How to Use a Fan
Look, I know what you’re thinking. “This is the stupidest article I’ve ever read, and, separately, I’m not as cool as I should be right now.”
First, trust me a little, okay? When, other than sometimes, have I ever steered you wrong? And for the second part, well there’s a reason for that. Now most people, myself included, follow the simple and useful method of using the fan to blow on you to cool yourself of. Aimed right at your body, it’s game over. Right? Not quite. Because while that works on the immediate goal it doesn’t work long-term. That’s because fans don’t create any new air: they just move existing air around. If you really want to change the temperature of the room (and if a few people are arguing of the fan) you have to have the fan face outside in your window.
Assuming you have two windows, leave them both open with the fan aimed spinning the air towards the outside. Thanks to our good personal friend science, this method works best. This way you move the hotter air out of the room which is then replaced with the newer, cooler air outside. The cycle creates a minor wind current in your room and will create a much more normalized cool throughout the room as opposed to a direct short-term gain.
For this to be effective you’d ideally need a second fan to help or one good fan (not a mediocre one; save that for the direct cooling) to do the job.

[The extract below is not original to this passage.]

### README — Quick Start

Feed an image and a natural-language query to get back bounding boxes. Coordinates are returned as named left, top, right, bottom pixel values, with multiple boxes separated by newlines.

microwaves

Pretty neat huh? A super do-able tip that’ll cool you off in the summer without increasing an electric bill crazily, requires minimal set-up, or is an air conditioner. This trick isn’t a drastic change but it does level out the room nicely, give you better breathing air, and drops the heat a few degrees as well as cutting out a little humidity. It won’t make it feel like crisp fall, but it’ll turn a terrible sweaty night into merely a bad one and it’ll turn a bad one into O.K. This summer, that’s pretty darn good.